Saf hikayeler bütünü
Kitabın başında bir Dostoyevski alıntısı var: “Her şeyi anlıyorum ve bu beni öldürecek.” Kitabı en doğru anlatacak ifade bu olabilir: Ahmet Sarı ölürken her şeyi anlamaya çalışıyor. Ve ne iyi ki yazarak bu çabasını paylaşıyor.
Kendi İmdadına da Koşup Gelen Hızır, Post Öykü okurlarının alışkın olduğu “küçürek öykü” türünde metinlerden oluşan bir Ahmet Sarı kitabı. Küçürek öykü için yapılacak tür tartışmalarını ehline bırakacak olursak kitabın kendisi, üzerinde bir hayli konuşmayı gerektiriyor.
Ahmet Sarı, hikâyelerini birkaç cümle veya paragraf ile anlatıyor. Rafine ve yoğun bir anlatı söz konusu. Konu ve tema zenginliği bir ormanı andırıyor: her adımda başka bir varoluşun tezahür ettiği, kaotik kalabalığın görünmez bağlarla bir birine eklemlendiği bir hikâye ormanı.
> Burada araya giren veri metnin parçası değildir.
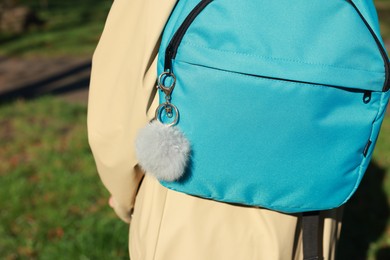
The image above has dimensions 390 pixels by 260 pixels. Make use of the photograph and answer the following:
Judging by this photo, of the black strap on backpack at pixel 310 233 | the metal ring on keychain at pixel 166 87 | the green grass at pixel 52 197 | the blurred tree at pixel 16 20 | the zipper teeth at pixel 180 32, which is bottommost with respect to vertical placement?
the blurred tree at pixel 16 20

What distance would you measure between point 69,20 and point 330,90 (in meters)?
12.0

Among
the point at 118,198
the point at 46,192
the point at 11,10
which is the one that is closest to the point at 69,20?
the point at 11,10

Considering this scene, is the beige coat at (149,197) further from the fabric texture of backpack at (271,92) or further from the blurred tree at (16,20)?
the blurred tree at (16,20)

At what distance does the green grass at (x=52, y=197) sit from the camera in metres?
2.76

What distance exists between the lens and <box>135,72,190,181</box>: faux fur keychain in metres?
1.17

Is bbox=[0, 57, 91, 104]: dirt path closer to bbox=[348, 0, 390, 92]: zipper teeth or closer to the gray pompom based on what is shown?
the gray pompom

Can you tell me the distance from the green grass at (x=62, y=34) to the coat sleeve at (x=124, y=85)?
7.52m

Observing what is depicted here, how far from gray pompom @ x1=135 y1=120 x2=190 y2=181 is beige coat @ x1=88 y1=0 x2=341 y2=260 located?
0.10 metres

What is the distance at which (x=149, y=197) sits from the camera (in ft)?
4.52

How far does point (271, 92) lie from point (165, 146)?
0.99ft

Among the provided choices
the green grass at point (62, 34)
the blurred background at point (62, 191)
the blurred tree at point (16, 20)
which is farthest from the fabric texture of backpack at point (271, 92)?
the blurred tree at point (16, 20)

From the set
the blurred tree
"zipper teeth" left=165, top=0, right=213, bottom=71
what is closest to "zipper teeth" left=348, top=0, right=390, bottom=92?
"zipper teeth" left=165, top=0, right=213, bottom=71

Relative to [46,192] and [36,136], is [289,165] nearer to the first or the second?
[46,192]

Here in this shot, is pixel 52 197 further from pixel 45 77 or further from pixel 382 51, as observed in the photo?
pixel 45 77
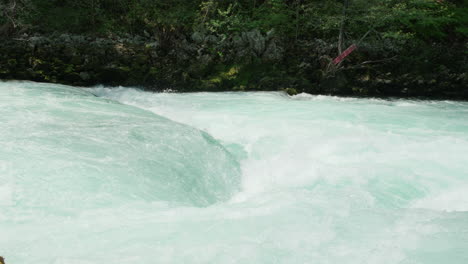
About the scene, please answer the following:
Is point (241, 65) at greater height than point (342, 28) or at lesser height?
lesser

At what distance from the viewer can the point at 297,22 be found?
1284 centimetres

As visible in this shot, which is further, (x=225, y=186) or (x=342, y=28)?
(x=342, y=28)

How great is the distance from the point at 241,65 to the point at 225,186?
25.8 feet

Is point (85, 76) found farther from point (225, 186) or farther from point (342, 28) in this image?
point (225, 186)

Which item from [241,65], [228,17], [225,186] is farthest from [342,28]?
[225,186]

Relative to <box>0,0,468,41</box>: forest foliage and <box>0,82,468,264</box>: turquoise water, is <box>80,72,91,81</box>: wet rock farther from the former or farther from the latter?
<box>0,82,468,264</box>: turquoise water

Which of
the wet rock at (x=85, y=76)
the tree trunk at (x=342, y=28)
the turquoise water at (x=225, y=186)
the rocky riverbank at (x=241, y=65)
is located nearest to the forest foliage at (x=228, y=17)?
the tree trunk at (x=342, y=28)

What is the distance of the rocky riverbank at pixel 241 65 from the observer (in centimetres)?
1155

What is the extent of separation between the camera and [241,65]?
12.2 meters

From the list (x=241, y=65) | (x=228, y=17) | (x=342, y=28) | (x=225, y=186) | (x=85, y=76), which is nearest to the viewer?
(x=225, y=186)

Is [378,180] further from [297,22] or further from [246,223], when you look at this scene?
[297,22]

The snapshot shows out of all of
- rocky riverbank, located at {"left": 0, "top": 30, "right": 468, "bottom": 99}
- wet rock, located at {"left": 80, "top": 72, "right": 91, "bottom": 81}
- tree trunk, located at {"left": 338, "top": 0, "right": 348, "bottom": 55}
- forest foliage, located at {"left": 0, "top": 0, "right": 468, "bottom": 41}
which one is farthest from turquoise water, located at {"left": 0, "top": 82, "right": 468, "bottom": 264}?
forest foliage, located at {"left": 0, "top": 0, "right": 468, "bottom": 41}

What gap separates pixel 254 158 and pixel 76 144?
2509 millimetres

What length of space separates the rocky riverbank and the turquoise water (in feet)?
10.9
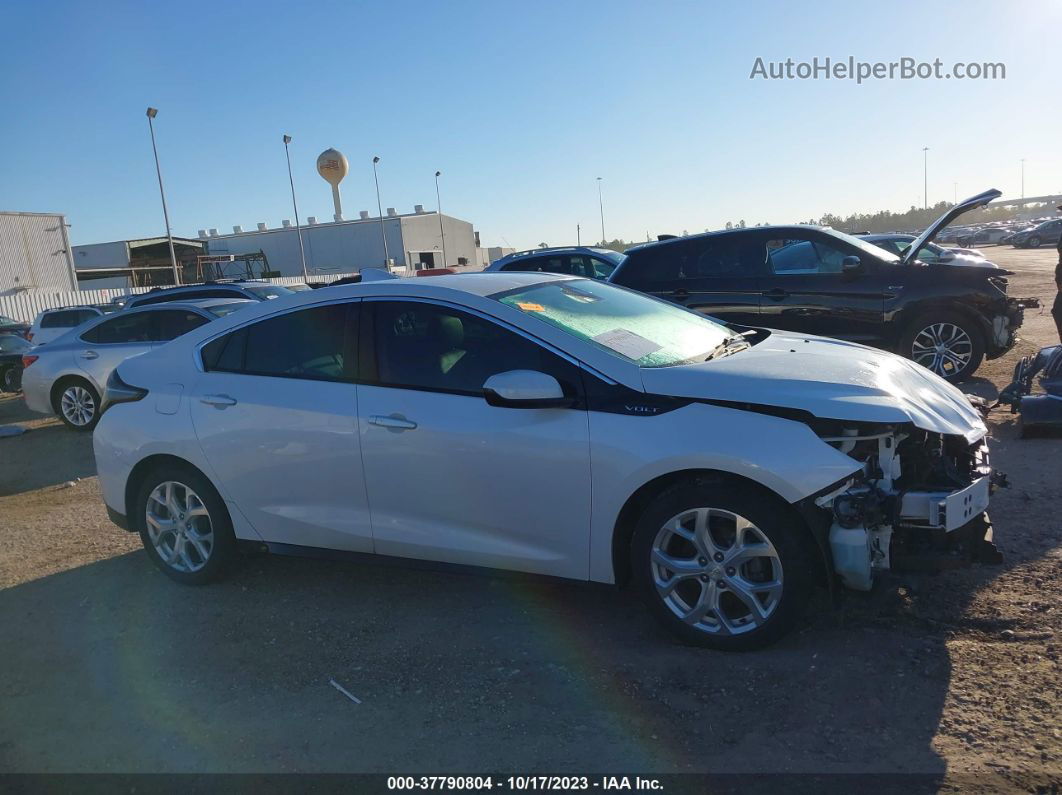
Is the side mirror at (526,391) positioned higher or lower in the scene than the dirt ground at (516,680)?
higher

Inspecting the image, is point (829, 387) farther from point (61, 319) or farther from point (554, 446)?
point (61, 319)

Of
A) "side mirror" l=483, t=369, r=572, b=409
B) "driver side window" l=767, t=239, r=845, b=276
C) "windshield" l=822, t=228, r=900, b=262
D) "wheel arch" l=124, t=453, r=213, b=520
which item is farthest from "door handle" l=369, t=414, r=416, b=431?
"windshield" l=822, t=228, r=900, b=262

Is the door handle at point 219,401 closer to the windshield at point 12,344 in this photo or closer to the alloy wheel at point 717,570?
the alloy wheel at point 717,570

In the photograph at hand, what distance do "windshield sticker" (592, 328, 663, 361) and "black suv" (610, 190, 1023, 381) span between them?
4748 millimetres

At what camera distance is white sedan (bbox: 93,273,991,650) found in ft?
10.7

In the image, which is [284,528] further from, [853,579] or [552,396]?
[853,579]

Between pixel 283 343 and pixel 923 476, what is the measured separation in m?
3.25

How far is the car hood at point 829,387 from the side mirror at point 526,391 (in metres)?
0.40

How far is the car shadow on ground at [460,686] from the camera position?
291 centimetres

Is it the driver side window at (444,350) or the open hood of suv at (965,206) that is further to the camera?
the open hood of suv at (965,206)

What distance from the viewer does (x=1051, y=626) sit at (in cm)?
347

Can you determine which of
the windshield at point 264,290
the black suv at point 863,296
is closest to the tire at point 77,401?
the windshield at point 264,290

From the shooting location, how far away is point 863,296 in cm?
843

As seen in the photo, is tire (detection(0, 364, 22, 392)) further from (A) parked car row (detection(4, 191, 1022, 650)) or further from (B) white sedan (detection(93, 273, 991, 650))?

- Kitabın başında bir Dostoyevski alıntısı var: “Her şeyi anlıyorum ve bu beni öldürecek.” Kitabı en doğru anlatacak ifade bu olabilir: Ahmet Sarı ölürken her şeyi anlamaya çalışıyor.
Ve ne iyi ki yazarak bu çabasını paylaşıyor. Udi Aloni - Tamer Nafar, Merkel, Putin, Madaline Albrihgt, Mercedes Kadir, Yattara gibi bilinen isimler, Kızıl Meydan, Yayha Efendi Çıkmazı gibi bilindik mekânlar o kadar doğal bir şekilde ele alınıyor ki okuyucu özgün bir metin mi yoksa arşivlerden alınmış bir haber metni mi okuduğu konusunda tereddüde düşebilir.
Aynı etki gerçeküstü anlatılarda da gerçeklik ve doğruluk sınırının belirsizleşmesi ile görülüyor. Yazar daracık bir alanda başarılı atmosferler oluşturuyor. Ahmet Sarı daha önce hiç duymadığımız, hiç görmediğimiz hikâyeler anlatmıyor. Hatta gözümüzün önündekileri tekrar tekrar gösteriyor. Ve bunu o kadar ustalıkla yapıyor ki çarpılmamak mümkün değil. Ustalığı, fazlalıkların tamamından kurtularak saf hikâyeyi olabildiğince net bir biçimde ortaya koymasında. Anlatının ne dili aksıyor ne temposu bozuluyor.